Records
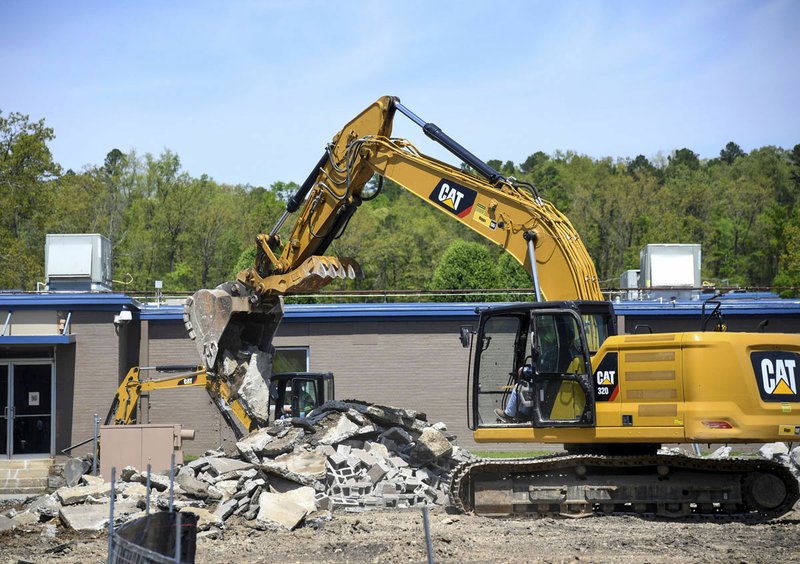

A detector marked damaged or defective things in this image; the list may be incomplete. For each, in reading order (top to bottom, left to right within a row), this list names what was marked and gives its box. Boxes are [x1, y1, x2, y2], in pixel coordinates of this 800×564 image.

broken concrete slab [256, 492, 306, 532]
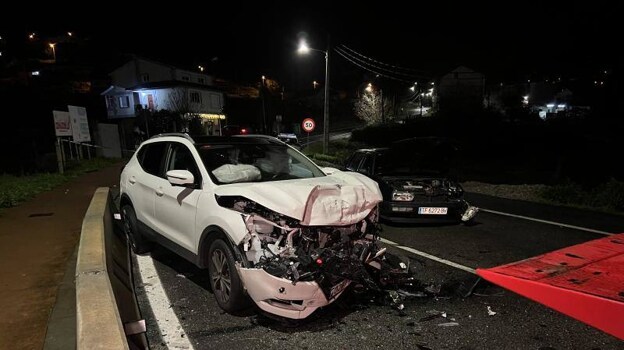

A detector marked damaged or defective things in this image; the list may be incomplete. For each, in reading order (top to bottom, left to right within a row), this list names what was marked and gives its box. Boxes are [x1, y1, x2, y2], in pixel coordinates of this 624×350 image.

crumpled hood [214, 171, 382, 226]
damaged front end [214, 194, 414, 320]
collision damage [216, 174, 420, 318]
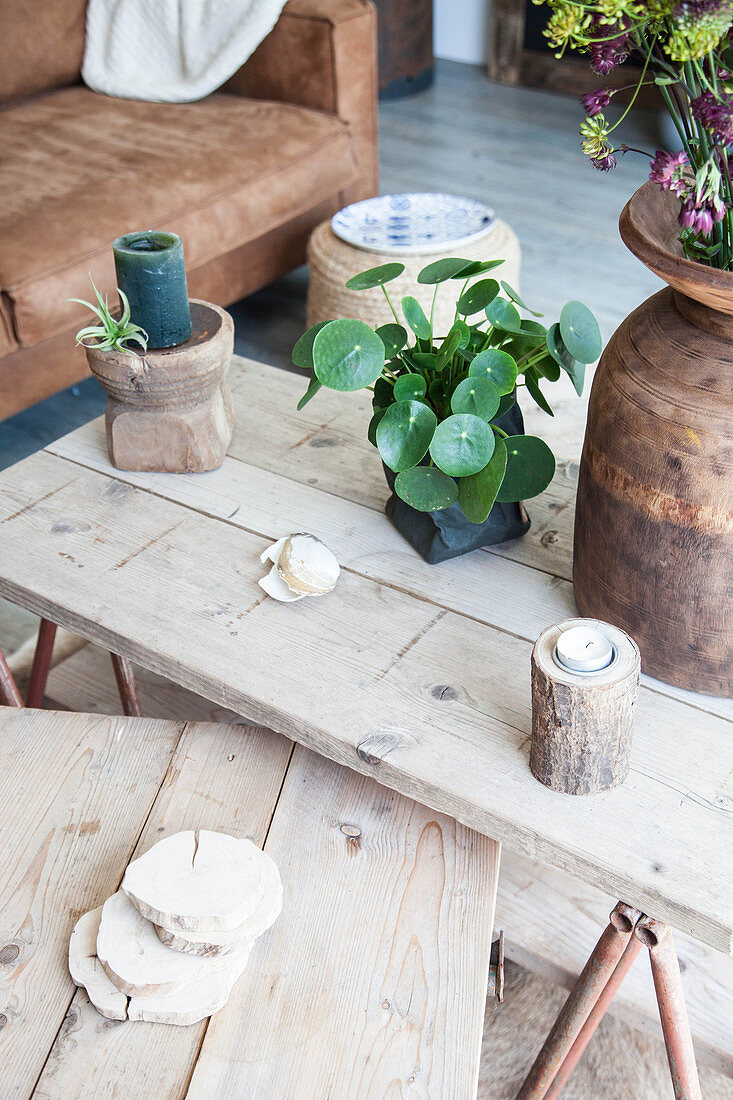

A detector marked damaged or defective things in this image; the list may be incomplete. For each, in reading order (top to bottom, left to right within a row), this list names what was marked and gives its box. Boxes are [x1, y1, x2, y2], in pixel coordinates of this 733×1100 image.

rusty metal leg [0, 642, 22, 704]
rusty metal leg [25, 616, 57, 708]
rusty metal leg [108, 646, 141, 717]
rusty metal leg [512, 902, 638, 1100]
rusty metal leg [541, 932, 638, 1100]
rusty metal leg [633, 915, 704, 1095]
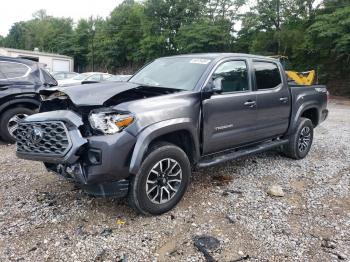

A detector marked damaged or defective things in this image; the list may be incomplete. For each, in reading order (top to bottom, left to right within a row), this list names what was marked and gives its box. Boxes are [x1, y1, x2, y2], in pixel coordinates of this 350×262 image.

crumpled hood [42, 82, 142, 106]
broken headlight [88, 108, 135, 134]
crushed front bumper [16, 109, 137, 193]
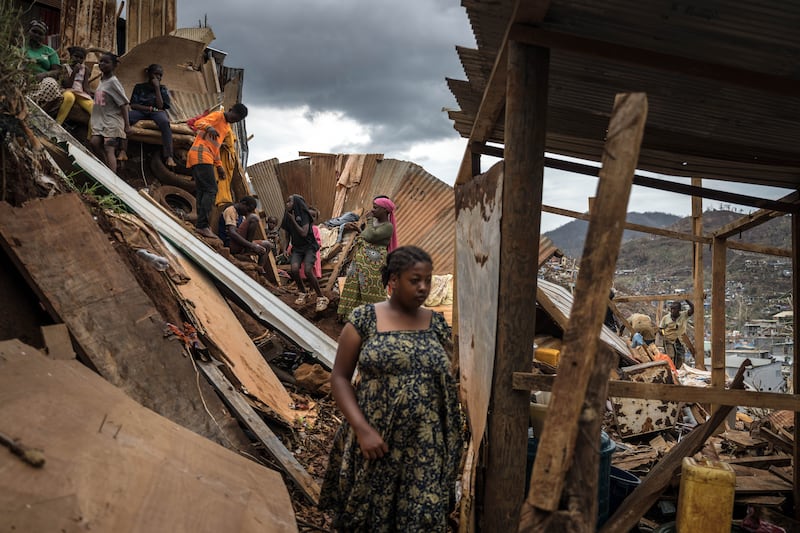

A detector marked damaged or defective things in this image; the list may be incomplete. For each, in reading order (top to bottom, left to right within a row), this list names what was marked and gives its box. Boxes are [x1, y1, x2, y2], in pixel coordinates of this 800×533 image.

rusty metal panel [59, 0, 116, 53]
rusty metal panel [126, 0, 177, 51]
rusted corrugated roofing [450, 0, 800, 187]
rusted corrugated roofing [247, 152, 460, 272]
rusty metal panel [612, 360, 680, 438]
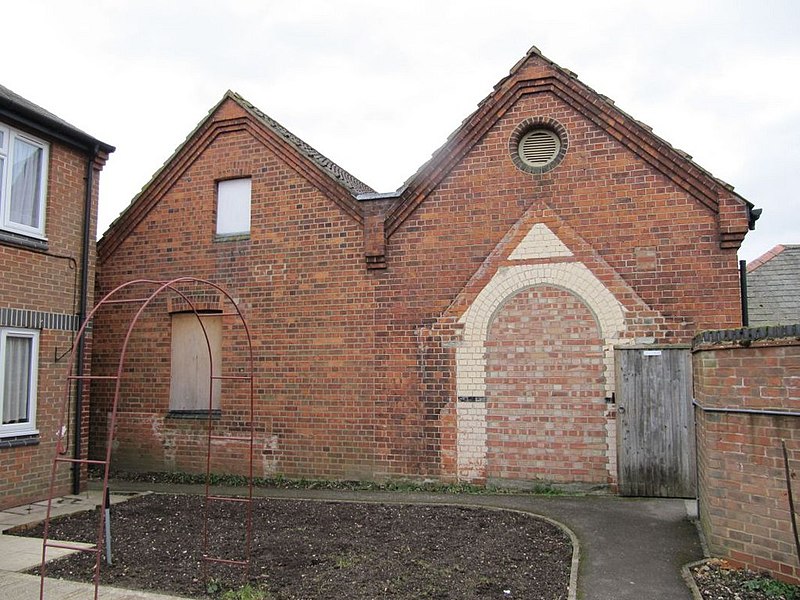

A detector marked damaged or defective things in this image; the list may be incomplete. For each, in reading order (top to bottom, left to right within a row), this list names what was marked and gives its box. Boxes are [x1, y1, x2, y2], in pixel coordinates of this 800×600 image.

rusty metal arch [39, 278, 255, 596]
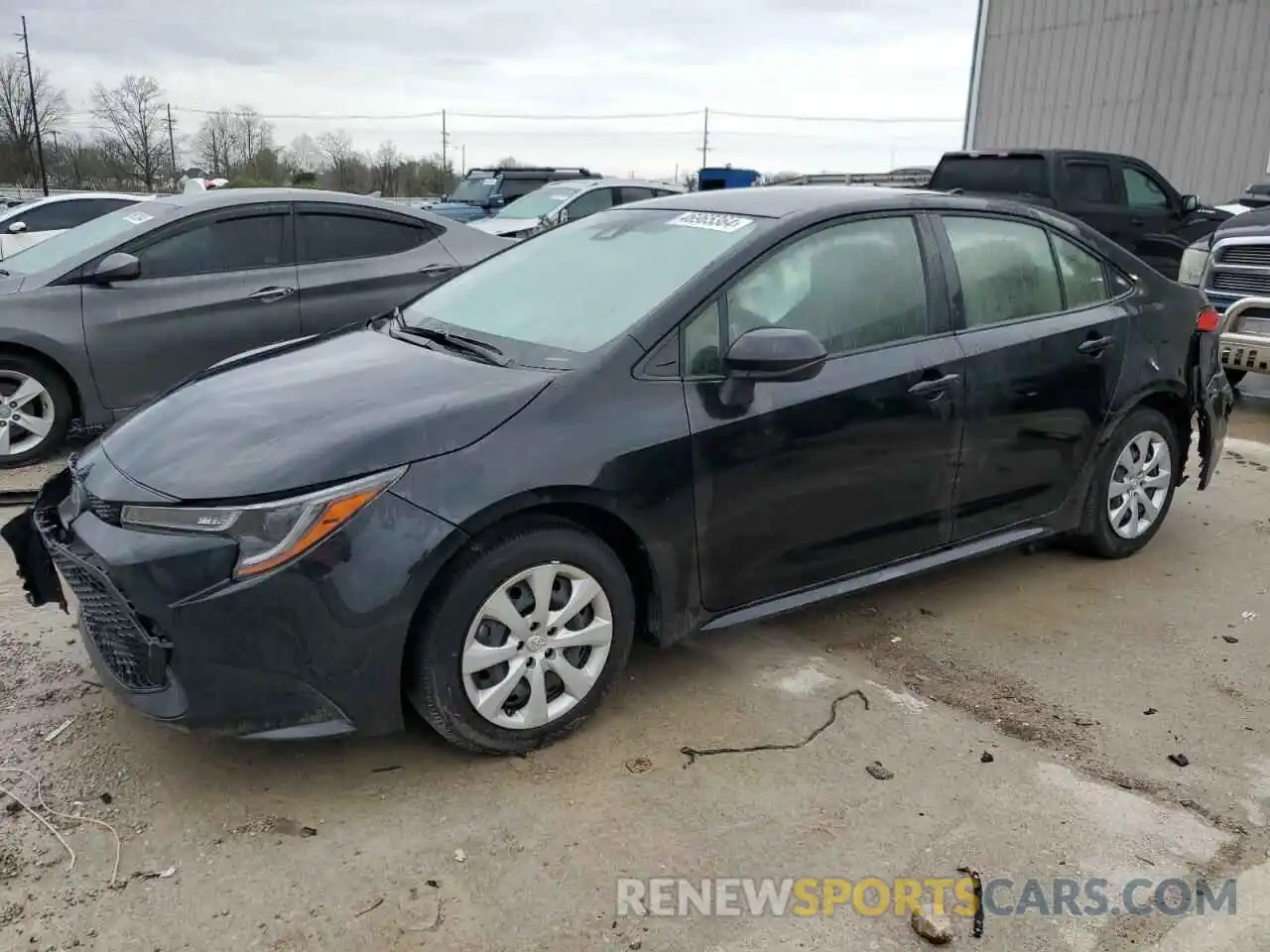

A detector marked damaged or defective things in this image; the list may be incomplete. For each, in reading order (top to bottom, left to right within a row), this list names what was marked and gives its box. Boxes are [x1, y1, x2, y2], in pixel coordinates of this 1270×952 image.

cracked pavement [2, 391, 1270, 948]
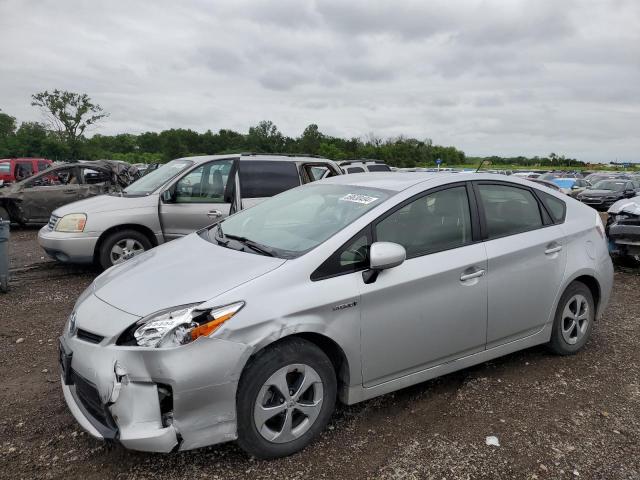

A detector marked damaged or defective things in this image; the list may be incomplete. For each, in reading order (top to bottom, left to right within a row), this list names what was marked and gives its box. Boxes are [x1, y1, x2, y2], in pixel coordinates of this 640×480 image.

broken headlight lens [55, 214, 87, 232]
broken headlight lens [132, 302, 245, 346]
damaged front bumper [58, 296, 251, 450]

**SHORT EXERCISE**
In the listing, from the line with "this 624×350 image." to the line with "collision damage [216, 174, 420, 318]", replace "detector" with "scanner" and leave everything else unchanged. Return only those lines.

**ANSWER TO THIS PROBLEM**
A scanner marked damaged or defective things in this image; the list may be incomplete. For each, in reading order (top to bottom, left to right within a row), this list names what was marked and gives its box. Boxes are [x1, y1, x2, y2], in pixel coordinates of this 624×350 image.

crumpled hood [214, 171, 382, 226]
damaged front end [214, 194, 414, 320]
collision damage [216, 174, 420, 318]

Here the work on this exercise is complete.